Chapter 9 Quiz: File I/O — Reading and Writing Business Data

DataField.Dev

Chapter 9 Quiz: File I/O — Reading and Writing Business Data

Instructions: Choose the best answer for each multiple-choice question. For short-answer questions, write your answer before checking the key. There are 20 questions covering all major topics from Chapter 9.

Multiple Choice (Questions 1–14)

Question 1

Which of the following correctly constructs a file path using pathlib that will work on both Windows and Mac/Linux?

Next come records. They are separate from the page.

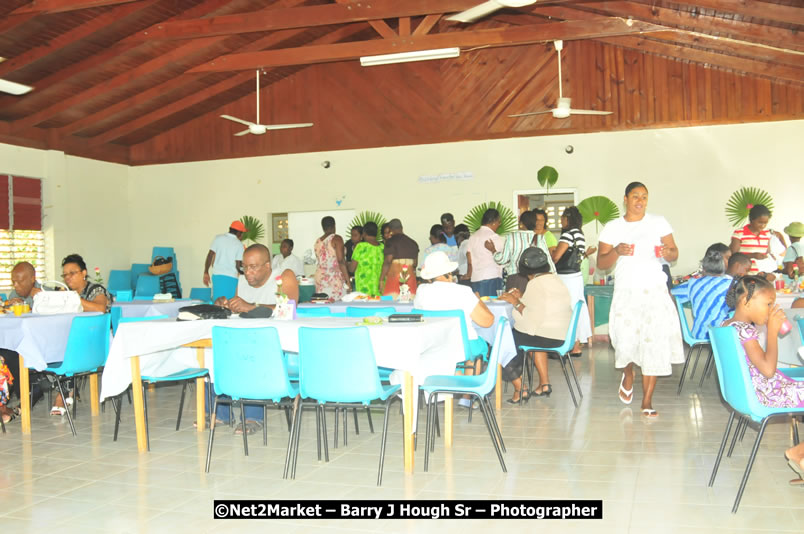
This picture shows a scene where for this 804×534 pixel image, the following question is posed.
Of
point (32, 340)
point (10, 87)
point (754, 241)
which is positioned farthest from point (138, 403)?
point (754, 241)

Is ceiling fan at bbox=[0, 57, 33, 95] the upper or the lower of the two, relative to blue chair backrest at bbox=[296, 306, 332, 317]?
upper

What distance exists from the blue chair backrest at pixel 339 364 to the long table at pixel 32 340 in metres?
2.22

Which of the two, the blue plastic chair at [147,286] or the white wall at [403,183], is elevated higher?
the white wall at [403,183]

A. "data\\sales\\report.csv"

B. "data/sales/report.csv"

C. Path("data") / "sales" / "report.csv"

D. Path("data\\sales\\report.csv")

Question 2

Priya writes the following code:

file_handle = open("report.csv", mode="r", encoding="utf-8")
content = file_handle.read()

What is the most significant problem with this code?

A. The mode parameter should be "read" not "r"

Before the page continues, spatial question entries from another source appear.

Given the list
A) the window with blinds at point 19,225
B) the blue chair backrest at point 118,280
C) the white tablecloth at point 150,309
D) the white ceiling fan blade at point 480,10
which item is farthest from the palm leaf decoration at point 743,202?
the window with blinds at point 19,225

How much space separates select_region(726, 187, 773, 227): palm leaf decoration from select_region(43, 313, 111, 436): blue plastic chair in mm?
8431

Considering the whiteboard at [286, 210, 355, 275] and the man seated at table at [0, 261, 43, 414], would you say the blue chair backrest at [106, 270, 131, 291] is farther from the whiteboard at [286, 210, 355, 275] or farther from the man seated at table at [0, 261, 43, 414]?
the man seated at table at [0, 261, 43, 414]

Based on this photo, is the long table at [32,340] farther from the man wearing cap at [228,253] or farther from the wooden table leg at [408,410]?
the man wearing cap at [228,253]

B. file_handle.read() will only read the first line

C. The file is never closed, which wastes operating system resources and may leave data unflushed

D. encoding="utf-8" is not a valid parameter for open()

Question 3

Maya wants to open a log file and add new entries without overwriting the existing content. Which file mode should she use?

A. "w" — write mode

B. "r+" — read-write mode

C. "x" — exclusive creation mode

D. "a" — append mode

Question 4

What does the following code print?

from pathlib import Path

p = Path("data") / "sales" / "q1_report.csv"
print(p.stem)

A. "data/sales/q1_report.csv"

B. "q1_report.csv"

C. "q1_report"

D. ".csv"

Question 5

When reading a CSV file with csv.DictReader, what Python type does the revenue field contain if the CSV row is "North,Enterprise,189000.00"?

A. float

B. int

C. str

D. Decimal

Question 6

Which of the following correctly opens a CSV file for reading in a way that prevents newline translation issues?

A. open("sales.csv", mode="r", encoding="utf-8")

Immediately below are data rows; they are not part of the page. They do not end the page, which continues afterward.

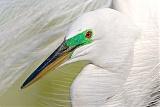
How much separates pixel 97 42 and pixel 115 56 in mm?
101

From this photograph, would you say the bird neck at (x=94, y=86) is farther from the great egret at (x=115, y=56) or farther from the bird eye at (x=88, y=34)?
the bird eye at (x=88, y=34)

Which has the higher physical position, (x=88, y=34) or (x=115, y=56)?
(x=88, y=34)

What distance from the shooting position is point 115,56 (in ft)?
5.37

B. open("sales.csv", mode="r", newline="", encoding="utf-8")

C. open("sales.csv", mode="r", newline="\n", encoding="utf-8")

D. open("sales.csv", mode="rb", encoding="utf-8")

Question 7

Priya runs this code:

with open("data/north_q1.csv", mode="w", encoding="utf-8") as f:
    f.write("region,revenue\n")
    f.write("North,189000\n")

with open("data/north_q1.csv", mode="w", encoding="utf-8") as f:
    f.write("region,revenue\n")
    f.write("South,130500\n")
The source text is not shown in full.